Scene question records:
○ ○ ○

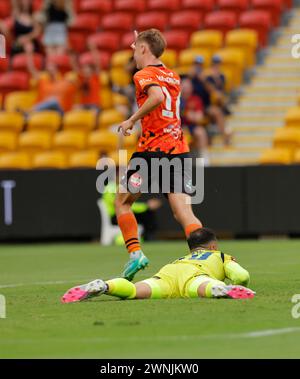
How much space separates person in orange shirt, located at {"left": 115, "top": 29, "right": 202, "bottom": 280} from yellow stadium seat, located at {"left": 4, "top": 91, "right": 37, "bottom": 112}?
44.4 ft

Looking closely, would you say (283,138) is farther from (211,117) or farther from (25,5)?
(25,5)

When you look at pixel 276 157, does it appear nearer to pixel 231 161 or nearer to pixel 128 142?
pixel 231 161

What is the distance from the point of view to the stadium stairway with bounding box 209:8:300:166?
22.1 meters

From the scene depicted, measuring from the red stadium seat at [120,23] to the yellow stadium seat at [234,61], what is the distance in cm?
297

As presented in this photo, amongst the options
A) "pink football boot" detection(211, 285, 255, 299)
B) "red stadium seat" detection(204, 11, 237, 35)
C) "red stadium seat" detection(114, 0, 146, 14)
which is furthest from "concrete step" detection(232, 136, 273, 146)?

○ ○ ○

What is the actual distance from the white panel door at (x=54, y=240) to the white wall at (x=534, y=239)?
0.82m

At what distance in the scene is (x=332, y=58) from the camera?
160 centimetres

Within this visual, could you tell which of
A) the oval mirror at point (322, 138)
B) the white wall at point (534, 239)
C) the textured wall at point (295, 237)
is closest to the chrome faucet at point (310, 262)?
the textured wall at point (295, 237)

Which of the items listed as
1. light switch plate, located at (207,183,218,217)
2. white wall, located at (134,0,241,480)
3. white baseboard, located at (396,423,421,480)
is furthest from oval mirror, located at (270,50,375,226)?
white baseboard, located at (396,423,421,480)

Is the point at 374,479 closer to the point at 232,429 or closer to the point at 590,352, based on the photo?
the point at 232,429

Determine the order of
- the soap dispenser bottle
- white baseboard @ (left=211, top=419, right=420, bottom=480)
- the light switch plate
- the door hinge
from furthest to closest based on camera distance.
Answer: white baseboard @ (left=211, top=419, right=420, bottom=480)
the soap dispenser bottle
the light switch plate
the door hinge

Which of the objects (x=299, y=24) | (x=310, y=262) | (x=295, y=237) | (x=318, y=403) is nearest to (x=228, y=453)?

○ ○ ○

**Instructions to follow**
Rewrite the lines from the one containing "At what distance" to the one containing "Which of the objects", replacing "chrome faucet" with "metal faucet" and leaving everything else as it is.

**Written reply**
At what distance in the scene is (x=332, y=58) from the camera?
160 centimetres

Within this visual, could you tell which of
A) the oval mirror at point (322, 138)
B) the white wall at point (534, 239)
C) the textured wall at point (295, 237)
is closest to the metal faucet at point (310, 262)?
the textured wall at point (295, 237)

Which of the items listed as
1. light switch plate, located at (207,183,218,217)
2. white wall, located at (134,0,241,480)
3. white baseboard, located at (396,423,421,480)
is furthest from oval mirror, located at (270,50,375,226)?
white baseboard, located at (396,423,421,480)

Is the point at 374,479 closer to the point at 232,429 or closer to the point at 590,352, based on the photo?
the point at 232,429

Determine the order of
- the soap dispenser bottle
- white baseboard @ (left=211, top=419, right=420, bottom=480)
- the light switch plate
- the door hinge
from furthest to closest based on camera distance.
Answer: white baseboard @ (left=211, top=419, right=420, bottom=480)
the soap dispenser bottle
the light switch plate
the door hinge

Which of the objects (x=299, y=24) | (x=310, y=262) | (x=295, y=237) | (x=318, y=403) is nearest to (x=228, y=453)?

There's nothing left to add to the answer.